Sure, but then you deserve what you get...
Posted May 24, 2011 23:14 UTC (Tue) by
iabervon (subscriber, #722)
In reply to:
Sure, but then you deserve what you get... by marcH
Parent article:
What Every C Programmer Should Know About Undefined Behavior #3/3
Actually, I suspect that gcc actually transforms the condition to "val < 0x104030200". How would gcc, a C program, compute the result of a signed overflow without risking crashing? It's more comprehensible as "step 1 assumes that, because there is no signed overflow, the arbitrary-precision value of the expression 0x03020100 + (i*0x04040404) is the value of val; step 2 notices that the condition is always true due to the limited range of the variable."
This also avoids the issue that it would be really hard to determine that "val != 0x04030200" is always true without determining that the code actually hits a signed overflow.

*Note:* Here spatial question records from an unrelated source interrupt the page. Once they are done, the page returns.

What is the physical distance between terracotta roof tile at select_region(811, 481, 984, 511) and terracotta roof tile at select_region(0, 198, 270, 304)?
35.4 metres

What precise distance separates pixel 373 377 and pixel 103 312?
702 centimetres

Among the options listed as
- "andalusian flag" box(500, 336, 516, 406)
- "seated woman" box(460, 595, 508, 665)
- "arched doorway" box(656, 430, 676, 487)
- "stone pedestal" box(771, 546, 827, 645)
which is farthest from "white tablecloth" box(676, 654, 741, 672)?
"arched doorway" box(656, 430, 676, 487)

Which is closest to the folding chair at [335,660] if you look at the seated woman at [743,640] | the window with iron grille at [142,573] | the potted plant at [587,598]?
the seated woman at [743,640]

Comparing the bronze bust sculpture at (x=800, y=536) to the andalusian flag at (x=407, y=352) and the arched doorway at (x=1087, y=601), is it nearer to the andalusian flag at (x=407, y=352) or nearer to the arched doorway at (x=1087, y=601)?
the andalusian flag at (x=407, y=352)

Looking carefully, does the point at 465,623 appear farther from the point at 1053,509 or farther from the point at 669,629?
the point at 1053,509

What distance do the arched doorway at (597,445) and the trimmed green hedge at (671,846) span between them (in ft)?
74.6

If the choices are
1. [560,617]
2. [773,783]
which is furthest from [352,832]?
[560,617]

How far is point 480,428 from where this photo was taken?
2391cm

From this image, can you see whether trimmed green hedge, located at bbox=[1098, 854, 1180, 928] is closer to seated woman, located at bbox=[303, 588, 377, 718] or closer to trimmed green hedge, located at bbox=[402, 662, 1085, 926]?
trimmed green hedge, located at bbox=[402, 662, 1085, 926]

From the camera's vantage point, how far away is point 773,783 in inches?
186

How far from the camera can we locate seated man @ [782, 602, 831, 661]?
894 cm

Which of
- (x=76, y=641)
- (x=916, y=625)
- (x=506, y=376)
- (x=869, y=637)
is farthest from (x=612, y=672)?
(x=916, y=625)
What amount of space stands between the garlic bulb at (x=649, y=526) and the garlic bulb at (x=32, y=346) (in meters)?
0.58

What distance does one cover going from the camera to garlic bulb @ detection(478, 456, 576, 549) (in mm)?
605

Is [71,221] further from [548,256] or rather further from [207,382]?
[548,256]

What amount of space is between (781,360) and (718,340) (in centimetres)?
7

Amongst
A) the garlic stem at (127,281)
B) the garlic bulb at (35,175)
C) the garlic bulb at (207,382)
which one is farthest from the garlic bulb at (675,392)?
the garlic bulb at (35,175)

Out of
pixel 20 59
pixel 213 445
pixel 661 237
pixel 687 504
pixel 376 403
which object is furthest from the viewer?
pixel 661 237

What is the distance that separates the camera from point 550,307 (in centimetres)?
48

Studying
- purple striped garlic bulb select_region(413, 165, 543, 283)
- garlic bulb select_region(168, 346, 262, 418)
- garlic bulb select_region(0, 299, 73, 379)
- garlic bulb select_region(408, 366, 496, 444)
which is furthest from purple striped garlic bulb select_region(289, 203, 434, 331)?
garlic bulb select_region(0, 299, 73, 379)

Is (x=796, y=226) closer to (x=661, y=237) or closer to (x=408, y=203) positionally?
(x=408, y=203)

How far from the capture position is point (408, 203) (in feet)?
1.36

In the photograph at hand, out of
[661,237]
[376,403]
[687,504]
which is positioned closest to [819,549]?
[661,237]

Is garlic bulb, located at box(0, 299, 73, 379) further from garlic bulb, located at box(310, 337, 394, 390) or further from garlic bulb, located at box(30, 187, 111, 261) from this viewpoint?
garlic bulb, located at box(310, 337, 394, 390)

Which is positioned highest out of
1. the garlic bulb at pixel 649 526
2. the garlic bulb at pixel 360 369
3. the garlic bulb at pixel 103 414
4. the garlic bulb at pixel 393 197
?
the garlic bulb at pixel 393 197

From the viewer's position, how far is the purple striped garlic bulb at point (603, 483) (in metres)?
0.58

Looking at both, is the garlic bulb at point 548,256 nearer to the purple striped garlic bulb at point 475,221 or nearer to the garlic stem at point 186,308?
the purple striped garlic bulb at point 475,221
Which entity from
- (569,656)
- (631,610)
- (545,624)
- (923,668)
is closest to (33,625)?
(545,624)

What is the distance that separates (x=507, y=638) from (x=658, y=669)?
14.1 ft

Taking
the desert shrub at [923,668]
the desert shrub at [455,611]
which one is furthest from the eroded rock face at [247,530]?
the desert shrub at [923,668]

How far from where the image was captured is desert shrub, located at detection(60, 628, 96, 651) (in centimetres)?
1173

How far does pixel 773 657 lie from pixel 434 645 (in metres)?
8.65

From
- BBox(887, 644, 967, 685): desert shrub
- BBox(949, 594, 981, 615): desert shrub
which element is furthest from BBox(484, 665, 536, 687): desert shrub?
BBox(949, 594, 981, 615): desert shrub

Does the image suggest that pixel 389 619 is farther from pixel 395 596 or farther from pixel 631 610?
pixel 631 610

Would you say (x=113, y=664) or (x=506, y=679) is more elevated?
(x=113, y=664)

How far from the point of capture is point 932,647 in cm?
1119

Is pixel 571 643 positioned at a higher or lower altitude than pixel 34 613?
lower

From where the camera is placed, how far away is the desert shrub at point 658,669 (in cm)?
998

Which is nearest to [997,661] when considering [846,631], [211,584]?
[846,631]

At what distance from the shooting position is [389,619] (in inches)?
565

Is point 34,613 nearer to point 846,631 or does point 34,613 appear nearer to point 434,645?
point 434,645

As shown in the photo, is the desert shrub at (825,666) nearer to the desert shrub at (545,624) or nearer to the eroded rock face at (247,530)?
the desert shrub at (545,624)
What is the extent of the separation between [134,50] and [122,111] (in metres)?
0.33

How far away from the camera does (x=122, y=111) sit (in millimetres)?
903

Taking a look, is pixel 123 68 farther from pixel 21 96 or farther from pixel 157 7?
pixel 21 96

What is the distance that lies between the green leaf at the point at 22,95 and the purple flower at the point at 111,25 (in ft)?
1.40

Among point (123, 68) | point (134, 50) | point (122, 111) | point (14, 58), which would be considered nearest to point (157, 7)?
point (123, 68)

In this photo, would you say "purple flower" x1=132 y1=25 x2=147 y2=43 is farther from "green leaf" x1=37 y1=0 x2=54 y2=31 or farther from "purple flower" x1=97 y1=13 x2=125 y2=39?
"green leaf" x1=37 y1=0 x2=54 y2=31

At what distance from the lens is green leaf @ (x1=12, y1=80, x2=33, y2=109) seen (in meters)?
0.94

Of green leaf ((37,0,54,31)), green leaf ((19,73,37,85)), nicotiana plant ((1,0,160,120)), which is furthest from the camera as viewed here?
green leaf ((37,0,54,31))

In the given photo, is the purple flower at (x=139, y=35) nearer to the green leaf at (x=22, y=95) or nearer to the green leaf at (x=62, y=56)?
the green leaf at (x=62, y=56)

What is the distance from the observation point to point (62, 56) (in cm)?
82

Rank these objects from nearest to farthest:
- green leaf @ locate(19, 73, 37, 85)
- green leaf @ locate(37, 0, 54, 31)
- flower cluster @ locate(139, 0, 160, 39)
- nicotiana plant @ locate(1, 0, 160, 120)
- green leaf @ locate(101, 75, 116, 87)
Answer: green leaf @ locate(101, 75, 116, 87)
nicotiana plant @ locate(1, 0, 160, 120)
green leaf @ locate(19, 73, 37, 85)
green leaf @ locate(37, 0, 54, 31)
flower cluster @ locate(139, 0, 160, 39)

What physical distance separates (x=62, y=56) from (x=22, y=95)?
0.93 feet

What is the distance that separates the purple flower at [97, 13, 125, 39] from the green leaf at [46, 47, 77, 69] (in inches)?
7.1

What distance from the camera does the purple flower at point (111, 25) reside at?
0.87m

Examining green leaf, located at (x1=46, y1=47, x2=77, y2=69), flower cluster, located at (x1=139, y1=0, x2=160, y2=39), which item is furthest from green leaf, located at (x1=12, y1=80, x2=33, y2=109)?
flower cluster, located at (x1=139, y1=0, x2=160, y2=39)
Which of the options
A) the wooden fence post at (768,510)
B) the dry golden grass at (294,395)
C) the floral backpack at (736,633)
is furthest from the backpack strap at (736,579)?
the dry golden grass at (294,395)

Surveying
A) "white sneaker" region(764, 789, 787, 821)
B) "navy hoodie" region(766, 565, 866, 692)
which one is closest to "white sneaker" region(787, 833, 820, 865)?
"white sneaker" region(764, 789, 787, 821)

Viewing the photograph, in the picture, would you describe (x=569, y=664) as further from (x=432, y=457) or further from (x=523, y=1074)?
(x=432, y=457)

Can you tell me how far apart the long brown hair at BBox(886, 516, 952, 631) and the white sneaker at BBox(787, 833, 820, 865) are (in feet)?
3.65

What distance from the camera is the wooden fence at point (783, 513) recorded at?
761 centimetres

Actually, the first transformed code is probably:
int *value;
int val;
for (val = 0x03020100; val < 0x104030200; val += 0x04040404, value++)
*value = val;
Eliminating "i" is reasonably likely to be huge on x86 come register allocation, so it's a good optimization if it works. And gcc can assume it works because the programmer can't let signed arithmetic overflow. Of course, at this point, it already doesn't work as expected; the second optimization just makes the assembly confusing. The second optimization is really for "if (size >= 0x100000000) return -EINVAL;" where the programmer cares about a 32-bit limit in code that could be built with either 32-bit or 64-bit ints; in some builds it's important, and in all builds it's correct, but the compiler can eliminate it in cases where it doesn't matter.